»»

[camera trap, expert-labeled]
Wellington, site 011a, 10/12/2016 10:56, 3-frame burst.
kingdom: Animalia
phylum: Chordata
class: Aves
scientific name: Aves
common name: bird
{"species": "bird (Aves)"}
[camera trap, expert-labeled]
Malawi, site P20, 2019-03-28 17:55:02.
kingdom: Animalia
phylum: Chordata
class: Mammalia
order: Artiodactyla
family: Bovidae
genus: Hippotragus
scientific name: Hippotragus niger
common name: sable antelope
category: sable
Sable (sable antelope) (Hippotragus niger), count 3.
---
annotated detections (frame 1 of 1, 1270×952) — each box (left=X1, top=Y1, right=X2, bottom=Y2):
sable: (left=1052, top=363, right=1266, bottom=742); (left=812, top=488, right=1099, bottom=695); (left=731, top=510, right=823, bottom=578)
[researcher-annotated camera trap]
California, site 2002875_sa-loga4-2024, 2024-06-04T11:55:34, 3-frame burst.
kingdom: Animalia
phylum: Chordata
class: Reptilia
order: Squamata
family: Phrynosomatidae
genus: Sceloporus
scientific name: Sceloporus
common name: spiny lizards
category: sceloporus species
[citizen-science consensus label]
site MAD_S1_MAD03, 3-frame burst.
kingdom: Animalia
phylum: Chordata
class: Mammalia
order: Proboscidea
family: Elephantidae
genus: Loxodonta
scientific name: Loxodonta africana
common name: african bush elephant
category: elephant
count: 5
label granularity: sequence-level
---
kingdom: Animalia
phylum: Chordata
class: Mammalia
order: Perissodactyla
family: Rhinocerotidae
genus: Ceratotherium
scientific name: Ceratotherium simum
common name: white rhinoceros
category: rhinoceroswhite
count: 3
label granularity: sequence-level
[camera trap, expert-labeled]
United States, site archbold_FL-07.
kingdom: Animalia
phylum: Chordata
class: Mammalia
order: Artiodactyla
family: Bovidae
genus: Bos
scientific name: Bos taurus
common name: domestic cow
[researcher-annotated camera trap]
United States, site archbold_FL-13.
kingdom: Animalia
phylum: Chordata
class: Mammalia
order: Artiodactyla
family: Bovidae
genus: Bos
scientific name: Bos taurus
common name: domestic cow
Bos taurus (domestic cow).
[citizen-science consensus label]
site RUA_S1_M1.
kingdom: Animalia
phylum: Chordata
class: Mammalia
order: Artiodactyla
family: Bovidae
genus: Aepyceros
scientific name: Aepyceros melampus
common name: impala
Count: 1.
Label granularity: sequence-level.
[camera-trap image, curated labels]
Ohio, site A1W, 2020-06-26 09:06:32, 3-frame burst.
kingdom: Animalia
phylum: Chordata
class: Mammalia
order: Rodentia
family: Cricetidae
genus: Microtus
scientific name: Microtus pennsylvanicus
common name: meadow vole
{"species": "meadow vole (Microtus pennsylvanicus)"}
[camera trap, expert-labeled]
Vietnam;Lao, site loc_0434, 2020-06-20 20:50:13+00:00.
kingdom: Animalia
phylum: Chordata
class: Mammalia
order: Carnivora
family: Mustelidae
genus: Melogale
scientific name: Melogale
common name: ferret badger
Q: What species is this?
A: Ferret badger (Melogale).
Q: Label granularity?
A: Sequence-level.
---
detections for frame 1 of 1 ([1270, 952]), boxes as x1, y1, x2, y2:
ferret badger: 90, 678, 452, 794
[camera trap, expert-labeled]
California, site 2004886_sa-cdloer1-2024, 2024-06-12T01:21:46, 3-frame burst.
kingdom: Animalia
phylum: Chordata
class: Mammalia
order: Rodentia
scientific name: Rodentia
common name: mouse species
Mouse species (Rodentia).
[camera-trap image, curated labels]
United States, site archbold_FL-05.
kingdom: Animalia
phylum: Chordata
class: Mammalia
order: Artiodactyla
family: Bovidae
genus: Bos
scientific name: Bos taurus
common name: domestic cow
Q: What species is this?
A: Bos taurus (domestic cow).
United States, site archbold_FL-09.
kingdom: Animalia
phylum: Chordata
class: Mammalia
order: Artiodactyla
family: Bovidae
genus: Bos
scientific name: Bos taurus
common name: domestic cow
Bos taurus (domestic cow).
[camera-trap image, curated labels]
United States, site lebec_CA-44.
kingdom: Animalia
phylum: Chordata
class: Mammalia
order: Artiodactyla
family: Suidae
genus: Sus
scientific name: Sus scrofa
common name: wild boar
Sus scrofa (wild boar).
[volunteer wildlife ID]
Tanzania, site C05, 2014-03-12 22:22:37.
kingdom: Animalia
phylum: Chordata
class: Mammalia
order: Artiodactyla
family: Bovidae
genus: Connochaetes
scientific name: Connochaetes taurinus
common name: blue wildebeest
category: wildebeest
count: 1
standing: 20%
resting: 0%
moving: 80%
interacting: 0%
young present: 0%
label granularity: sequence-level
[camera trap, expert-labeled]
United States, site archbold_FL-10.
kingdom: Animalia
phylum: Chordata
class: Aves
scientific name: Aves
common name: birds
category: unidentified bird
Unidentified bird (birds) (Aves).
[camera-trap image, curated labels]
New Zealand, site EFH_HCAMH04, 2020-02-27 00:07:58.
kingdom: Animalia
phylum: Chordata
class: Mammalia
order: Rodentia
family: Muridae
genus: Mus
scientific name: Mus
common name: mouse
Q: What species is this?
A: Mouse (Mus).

««

DIRECTIONS FOR THIS TASK: Using the records above, restate word for word the lines from the one with "category: sable" through the one with "category: sceloporus species", both included.

EXPECTED OUTPUT:
category: sable
Sable (sable antelope) (Hippotragus niger), count 3.
---
annotated detections (frame 1 of 1, 1270×952) — each box (left=X1, top=Y1, right=X2, bottom=Y2):
sable: (left=1052, top=363, right=1266, bottom=742); (left=812, top=488, right=1099, bottom=695); (left=731, top=510, right=823, bottom=578)
[researcher-annotated camera trap]
California, site 2002875_sa-loga4-2024, 2024-06-04T11:55:34, 3-frame burst.
kingdom: Animalia
phylum: Chordata
class: Reptilia
order: Squamata
family: Phrynosomatidae
genus: Sceloporus
scientific name: Sceloporus
common name: spiny lizards
category: sceloporus species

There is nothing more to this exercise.